● OPDRACHT A
Neem de records over vanaf het begin ervan tot en met de regel met "5. point (52, 241)" en vervang daarin "photograph" door "image", zonder verder iets te veranderen. Laat de afbeeldingen weg uit je antwoord.

Vertrekregeling: mag het ietsje minder zijn…?
26 augustus 2021De vertrekregeling is vanaf 01-01-2021 mogelijk. De grenzen van die regeling zijn duidelijk. Maar die grenzen hoeven niet persé te worden opgezocht. Met andere woorden: ja, de vertrekregeling mag ook ietsje minder zijn. Dat kon de realisatie ervan wel eens ten goede komen. Weliswaar neemt het aantal “oudere” werknemers dat doorwerkt toe. Maar voor een deel van de werknemers is juist “eerder stoppen met werken” belangrijk.
Vertrekregeling in het kort
De vertrekregeling maakt het mogelijk dat werknemers eerder stoppen met werken zonder dat de werkgever wordt geconfronteerd met een zogenaamde RVU-boete van 52 %. De voorwaarden zijn samengevat:
- De vertrekregeling start maximaal 3 jaar voor het bereiken van de AOW-leeftijd;
- De vergoeding van de werkgever aan de werknemer bedraagt maximaal € 22.164,– per jaar (bedrag 2021);
Is de periode langer of de vergoeding hoger? Dan wordt het meerdere alsnog belast met een RVU-boete. Voor meer informatie zie RVU op de pagina kernbegrippen.
Pensioenakkoord en zware beroepen
Het Kabinet en de Sociale Partners hebben in het pensioenakkoord afspraken gemaakt over duurzame inzetbaarheid. O.a. dat “zware beroepen” eerder kunnen stoppen met werken:
- De 45 dienstjarenregeling: Er zou worden onderzocht of pensionering na 45 dienstjaren mogelijk is. N.a.v. dat onderzoek heeft demissionair Minister Koolmees geconcludeerd dat zo’n regeling lastig uitvoerbaar, juridisch kwetsbaar en kostbaar is. Die is dus voorlopig van de baan;
- De vertrekregeling: Deze regeling is ingevoerd per 01-01-2021, maar is tijdelijk. Tót uiterlijk 01-01-2026 kunnende laatste deelnemers instromen.

● OPDRACHT B
Welke bezwaren tegen een regeling voor pensionering na 45 dienstjaren noemt de tekst over de vertrekregeling als conclusie van minister Koolmees?

● GEGEVENSFRAGMENTEN
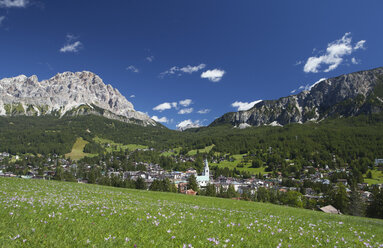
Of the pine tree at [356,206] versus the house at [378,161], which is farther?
the house at [378,161]

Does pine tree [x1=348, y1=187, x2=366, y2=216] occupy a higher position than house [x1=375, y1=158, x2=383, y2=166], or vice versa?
house [x1=375, y1=158, x2=383, y2=166]

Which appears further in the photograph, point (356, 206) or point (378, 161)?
point (378, 161)

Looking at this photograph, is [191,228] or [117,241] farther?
[191,228]

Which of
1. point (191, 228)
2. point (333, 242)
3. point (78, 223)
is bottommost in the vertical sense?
point (333, 242)

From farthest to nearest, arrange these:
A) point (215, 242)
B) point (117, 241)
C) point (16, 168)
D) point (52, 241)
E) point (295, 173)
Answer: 1. point (295, 173)
2. point (16, 168)
3. point (215, 242)
4. point (117, 241)
5. point (52, 241)

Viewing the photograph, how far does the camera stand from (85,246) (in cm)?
471

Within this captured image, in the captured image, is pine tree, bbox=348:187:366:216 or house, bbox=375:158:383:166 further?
house, bbox=375:158:383:166

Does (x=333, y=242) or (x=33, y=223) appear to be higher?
(x=33, y=223)

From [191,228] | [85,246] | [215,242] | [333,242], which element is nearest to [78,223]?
[85,246]

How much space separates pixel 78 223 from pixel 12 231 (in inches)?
64.4

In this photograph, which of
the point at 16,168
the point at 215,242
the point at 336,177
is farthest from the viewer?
the point at 16,168

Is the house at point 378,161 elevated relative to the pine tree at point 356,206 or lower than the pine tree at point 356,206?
elevated

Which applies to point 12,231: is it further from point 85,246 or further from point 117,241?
point 117,241

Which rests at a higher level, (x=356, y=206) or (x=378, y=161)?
(x=378, y=161)
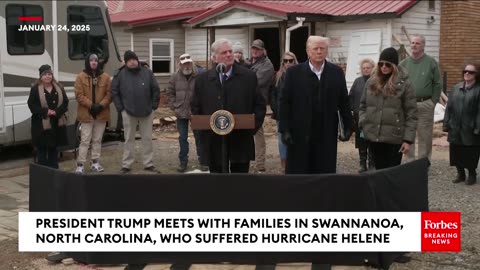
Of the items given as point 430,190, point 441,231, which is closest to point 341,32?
point 430,190

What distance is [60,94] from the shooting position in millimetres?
7715

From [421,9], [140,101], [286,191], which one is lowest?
[286,191]

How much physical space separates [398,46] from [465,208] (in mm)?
8678

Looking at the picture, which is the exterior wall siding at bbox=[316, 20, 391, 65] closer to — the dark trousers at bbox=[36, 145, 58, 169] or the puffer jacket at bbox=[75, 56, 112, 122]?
the puffer jacket at bbox=[75, 56, 112, 122]

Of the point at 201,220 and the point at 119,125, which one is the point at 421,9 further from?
the point at 201,220

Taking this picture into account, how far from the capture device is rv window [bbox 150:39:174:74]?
18969 mm

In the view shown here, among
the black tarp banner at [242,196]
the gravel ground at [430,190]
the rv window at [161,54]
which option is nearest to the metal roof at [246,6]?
the rv window at [161,54]

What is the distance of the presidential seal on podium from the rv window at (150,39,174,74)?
1410cm

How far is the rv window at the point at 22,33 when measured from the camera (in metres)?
8.99

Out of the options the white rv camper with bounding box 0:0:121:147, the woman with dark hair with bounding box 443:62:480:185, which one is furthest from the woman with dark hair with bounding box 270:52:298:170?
the white rv camper with bounding box 0:0:121:147

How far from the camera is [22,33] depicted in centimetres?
912

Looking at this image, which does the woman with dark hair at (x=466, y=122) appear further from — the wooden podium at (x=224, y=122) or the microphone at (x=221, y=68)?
the microphone at (x=221, y=68)

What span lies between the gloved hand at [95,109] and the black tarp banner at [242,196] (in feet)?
12.9

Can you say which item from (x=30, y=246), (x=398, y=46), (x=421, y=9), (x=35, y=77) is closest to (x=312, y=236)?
(x=30, y=246)
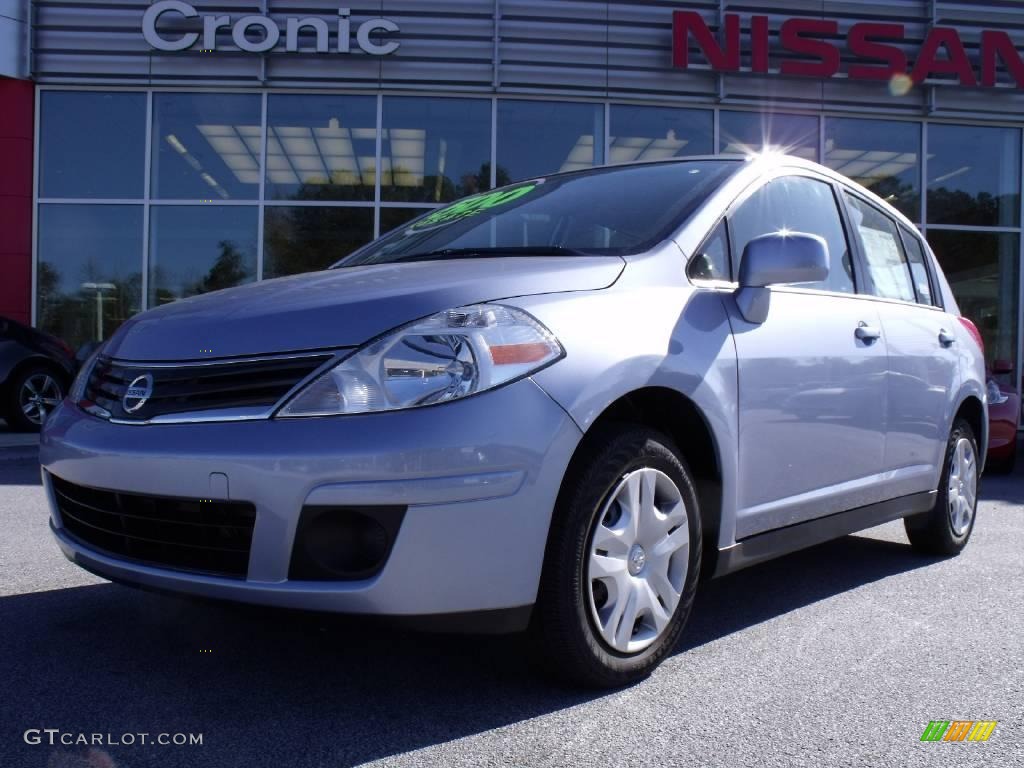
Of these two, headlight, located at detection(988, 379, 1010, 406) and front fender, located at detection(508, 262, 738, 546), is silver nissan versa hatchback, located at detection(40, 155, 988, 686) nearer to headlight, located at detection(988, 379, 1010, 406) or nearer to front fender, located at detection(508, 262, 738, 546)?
front fender, located at detection(508, 262, 738, 546)

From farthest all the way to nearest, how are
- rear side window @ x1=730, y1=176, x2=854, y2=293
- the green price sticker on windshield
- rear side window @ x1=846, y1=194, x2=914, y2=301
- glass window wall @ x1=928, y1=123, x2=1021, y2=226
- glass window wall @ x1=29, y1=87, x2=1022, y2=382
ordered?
glass window wall @ x1=928, y1=123, x2=1021, y2=226 < glass window wall @ x1=29, y1=87, x2=1022, y2=382 < rear side window @ x1=846, y1=194, x2=914, y2=301 < the green price sticker on windshield < rear side window @ x1=730, y1=176, x2=854, y2=293

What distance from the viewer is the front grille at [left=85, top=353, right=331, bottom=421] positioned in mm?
2299

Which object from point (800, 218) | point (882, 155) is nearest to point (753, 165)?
point (800, 218)

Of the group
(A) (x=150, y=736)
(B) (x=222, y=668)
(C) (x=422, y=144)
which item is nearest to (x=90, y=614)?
(B) (x=222, y=668)

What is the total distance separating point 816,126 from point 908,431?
1066cm

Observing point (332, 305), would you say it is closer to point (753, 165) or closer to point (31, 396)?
point (753, 165)

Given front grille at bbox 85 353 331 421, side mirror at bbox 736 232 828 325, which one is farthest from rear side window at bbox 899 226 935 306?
front grille at bbox 85 353 331 421

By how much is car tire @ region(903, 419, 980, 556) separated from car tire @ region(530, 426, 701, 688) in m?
2.02

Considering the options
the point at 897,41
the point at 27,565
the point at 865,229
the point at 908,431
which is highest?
the point at 897,41

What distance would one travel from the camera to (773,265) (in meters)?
2.95

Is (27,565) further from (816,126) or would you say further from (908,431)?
(816,126)

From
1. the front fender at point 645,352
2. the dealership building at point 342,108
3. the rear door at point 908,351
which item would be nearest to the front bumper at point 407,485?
the front fender at point 645,352

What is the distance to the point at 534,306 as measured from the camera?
96.6 inches

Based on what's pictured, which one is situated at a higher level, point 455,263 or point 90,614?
point 455,263
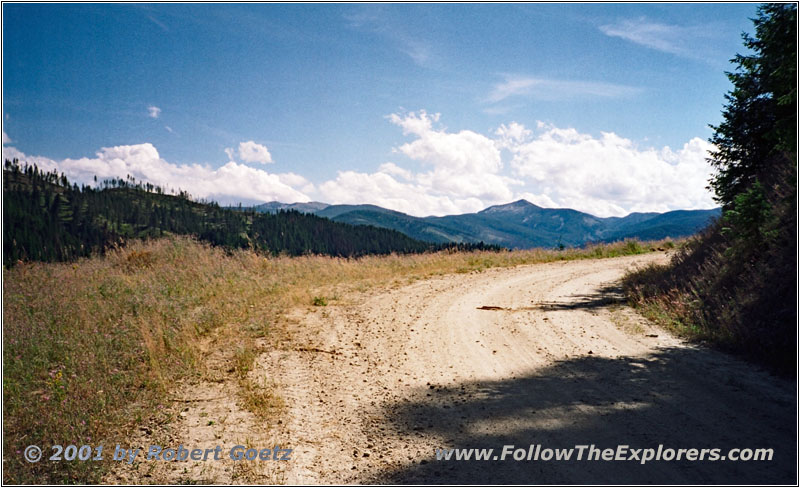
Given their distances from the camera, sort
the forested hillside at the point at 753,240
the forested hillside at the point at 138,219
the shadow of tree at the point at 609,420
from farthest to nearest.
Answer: the forested hillside at the point at 138,219 → the forested hillside at the point at 753,240 → the shadow of tree at the point at 609,420

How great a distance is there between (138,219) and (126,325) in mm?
111051

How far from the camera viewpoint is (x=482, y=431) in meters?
4.87

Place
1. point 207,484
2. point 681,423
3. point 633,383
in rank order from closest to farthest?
point 207,484
point 681,423
point 633,383

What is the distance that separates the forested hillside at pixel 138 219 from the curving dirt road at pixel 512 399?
192 ft

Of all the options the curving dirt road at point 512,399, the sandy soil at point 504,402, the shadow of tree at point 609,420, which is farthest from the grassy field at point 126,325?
the shadow of tree at point 609,420

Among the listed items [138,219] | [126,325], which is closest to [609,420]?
[126,325]

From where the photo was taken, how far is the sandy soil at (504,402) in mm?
4129

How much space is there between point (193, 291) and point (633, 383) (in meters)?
10.8

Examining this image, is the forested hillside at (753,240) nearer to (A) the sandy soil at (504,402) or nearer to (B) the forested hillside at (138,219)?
(A) the sandy soil at (504,402)

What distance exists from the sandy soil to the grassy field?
0.84m

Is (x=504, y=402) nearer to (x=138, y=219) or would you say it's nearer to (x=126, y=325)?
(x=126, y=325)

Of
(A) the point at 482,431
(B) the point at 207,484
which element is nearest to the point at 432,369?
(A) the point at 482,431

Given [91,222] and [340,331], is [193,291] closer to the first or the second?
[340,331]

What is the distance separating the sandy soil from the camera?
4.13m
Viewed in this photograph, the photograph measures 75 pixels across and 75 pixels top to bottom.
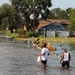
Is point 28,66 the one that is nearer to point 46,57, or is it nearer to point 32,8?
point 46,57

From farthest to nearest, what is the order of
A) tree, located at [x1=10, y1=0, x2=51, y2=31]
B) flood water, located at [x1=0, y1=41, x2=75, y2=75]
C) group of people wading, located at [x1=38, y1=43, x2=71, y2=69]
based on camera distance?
tree, located at [x1=10, y1=0, x2=51, y2=31]
group of people wading, located at [x1=38, y1=43, x2=71, y2=69]
flood water, located at [x1=0, y1=41, x2=75, y2=75]

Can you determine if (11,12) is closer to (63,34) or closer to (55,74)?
(63,34)

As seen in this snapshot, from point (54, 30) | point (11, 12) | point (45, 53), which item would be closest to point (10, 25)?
point (11, 12)

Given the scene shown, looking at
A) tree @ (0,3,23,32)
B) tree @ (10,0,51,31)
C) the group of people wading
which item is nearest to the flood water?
the group of people wading

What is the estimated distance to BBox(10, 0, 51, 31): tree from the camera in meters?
113

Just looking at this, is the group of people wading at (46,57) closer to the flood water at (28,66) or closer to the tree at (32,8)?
the flood water at (28,66)

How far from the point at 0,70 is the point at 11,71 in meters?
0.73

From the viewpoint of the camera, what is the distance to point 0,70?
65.0 ft

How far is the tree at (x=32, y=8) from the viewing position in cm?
11300

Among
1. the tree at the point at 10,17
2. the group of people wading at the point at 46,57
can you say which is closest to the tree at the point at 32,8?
the tree at the point at 10,17

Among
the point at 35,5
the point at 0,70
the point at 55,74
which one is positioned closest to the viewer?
the point at 55,74

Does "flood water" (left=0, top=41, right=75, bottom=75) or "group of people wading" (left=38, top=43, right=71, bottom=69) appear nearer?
"flood water" (left=0, top=41, right=75, bottom=75)

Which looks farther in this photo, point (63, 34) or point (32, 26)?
point (32, 26)

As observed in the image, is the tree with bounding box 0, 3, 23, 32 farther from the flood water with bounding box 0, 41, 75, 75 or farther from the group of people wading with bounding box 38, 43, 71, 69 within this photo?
the group of people wading with bounding box 38, 43, 71, 69
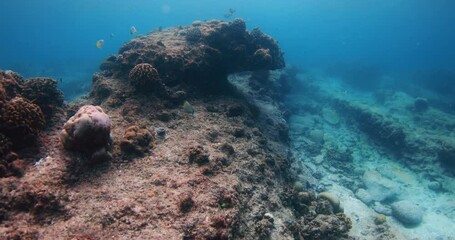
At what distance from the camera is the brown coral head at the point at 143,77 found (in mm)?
9961

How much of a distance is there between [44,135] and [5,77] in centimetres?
270

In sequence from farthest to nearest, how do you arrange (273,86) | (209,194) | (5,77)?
(273,86) → (5,77) → (209,194)

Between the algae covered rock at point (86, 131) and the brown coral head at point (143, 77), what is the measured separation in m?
3.45

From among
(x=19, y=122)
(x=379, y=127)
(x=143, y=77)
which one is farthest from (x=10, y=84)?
(x=379, y=127)

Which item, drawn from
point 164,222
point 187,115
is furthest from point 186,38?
point 164,222

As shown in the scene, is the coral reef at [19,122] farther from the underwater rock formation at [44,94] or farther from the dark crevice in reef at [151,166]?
the underwater rock formation at [44,94]

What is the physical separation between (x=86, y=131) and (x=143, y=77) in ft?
13.4

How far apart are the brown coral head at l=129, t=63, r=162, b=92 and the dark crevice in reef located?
4cm

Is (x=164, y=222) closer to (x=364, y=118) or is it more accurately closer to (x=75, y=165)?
(x=75, y=165)

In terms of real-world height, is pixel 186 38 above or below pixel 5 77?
above

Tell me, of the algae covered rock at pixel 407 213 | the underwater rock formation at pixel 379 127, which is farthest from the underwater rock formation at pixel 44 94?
the underwater rock formation at pixel 379 127

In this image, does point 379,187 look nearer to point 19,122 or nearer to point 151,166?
point 151,166

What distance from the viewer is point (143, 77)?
997 centimetres

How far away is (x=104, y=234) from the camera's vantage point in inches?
196
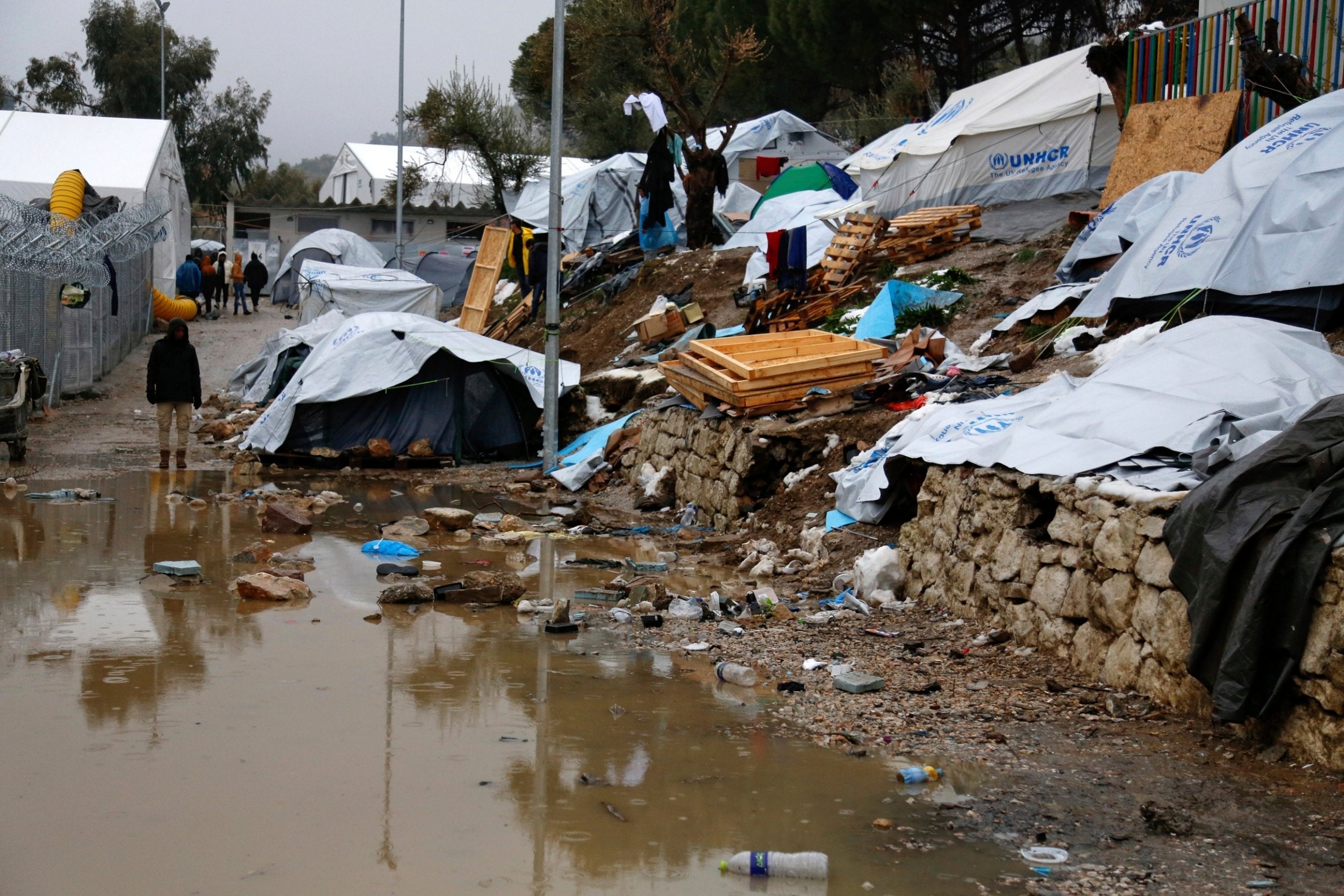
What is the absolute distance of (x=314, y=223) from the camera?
4303 centimetres

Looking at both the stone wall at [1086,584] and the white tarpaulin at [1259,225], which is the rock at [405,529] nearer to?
the stone wall at [1086,584]

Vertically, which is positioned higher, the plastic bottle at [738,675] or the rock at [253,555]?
the plastic bottle at [738,675]

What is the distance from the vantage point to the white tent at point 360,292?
82.8 feet

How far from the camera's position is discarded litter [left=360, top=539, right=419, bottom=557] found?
980 cm

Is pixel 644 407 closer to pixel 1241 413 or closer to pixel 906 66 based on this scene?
pixel 1241 413

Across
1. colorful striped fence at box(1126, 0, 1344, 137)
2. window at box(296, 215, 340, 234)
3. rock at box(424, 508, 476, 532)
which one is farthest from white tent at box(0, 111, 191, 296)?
colorful striped fence at box(1126, 0, 1344, 137)

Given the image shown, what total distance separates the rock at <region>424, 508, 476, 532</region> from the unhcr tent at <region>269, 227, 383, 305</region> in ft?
82.3

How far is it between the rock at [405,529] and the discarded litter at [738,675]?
191 inches

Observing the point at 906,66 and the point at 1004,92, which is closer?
the point at 1004,92

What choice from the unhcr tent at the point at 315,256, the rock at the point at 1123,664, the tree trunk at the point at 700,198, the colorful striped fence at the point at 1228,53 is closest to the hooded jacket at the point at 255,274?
the unhcr tent at the point at 315,256

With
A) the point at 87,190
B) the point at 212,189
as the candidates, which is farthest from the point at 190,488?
the point at 212,189

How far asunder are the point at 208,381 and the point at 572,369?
10235 millimetres

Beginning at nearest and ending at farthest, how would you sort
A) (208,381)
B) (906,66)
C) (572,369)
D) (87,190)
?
(572,369) → (208,381) → (87,190) → (906,66)

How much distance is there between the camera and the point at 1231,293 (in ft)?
30.2
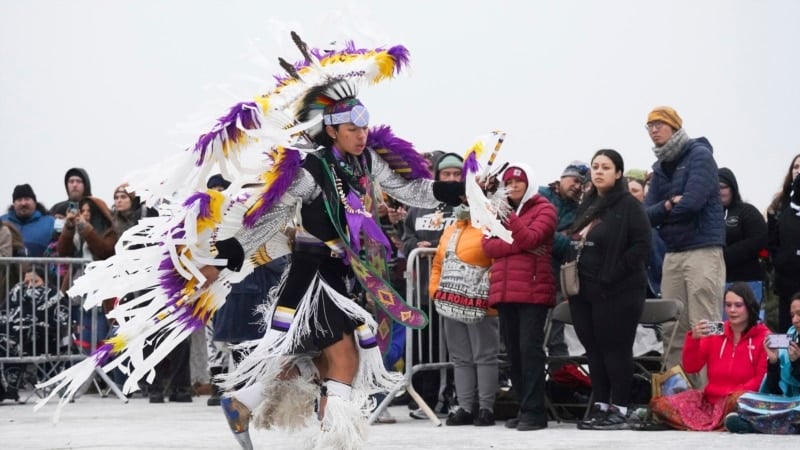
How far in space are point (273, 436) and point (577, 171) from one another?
301 cm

● UITWERKING A
Of the pine tree at [356,206] versus the house at [378,161], which is farther?
the house at [378,161]

Does pine tree [x1=348, y1=187, x2=366, y2=216] occupy a higher position than house [x1=375, y1=158, x2=383, y2=166], or vice versa?
house [x1=375, y1=158, x2=383, y2=166]

Which appears further in the image, point (356, 206) or point (378, 161)?
point (378, 161)

Looking at this image, is [191,228] or [117,241] farther?
[191,228]

Which of
1. point (191, 228)
2. point (333, 242)
3. point (78, 223)
is bottommost in the vertical sense?
point (333, 242)

From farthest to nearest, arrange these:
A) point (215, 242)
B) point (117, 241)
C) point (16, 168)
D) point (52, 241)
E) point (295, 173)
Answer: 1. point (295, 173)
2. point (16, 168)
3. point (215, 242)
4. point (117, 241)
5. point (52, 241)

● UITWERKING B
- lastig uitvoerbaar
- juridisch kwetsbaar
- kostbaar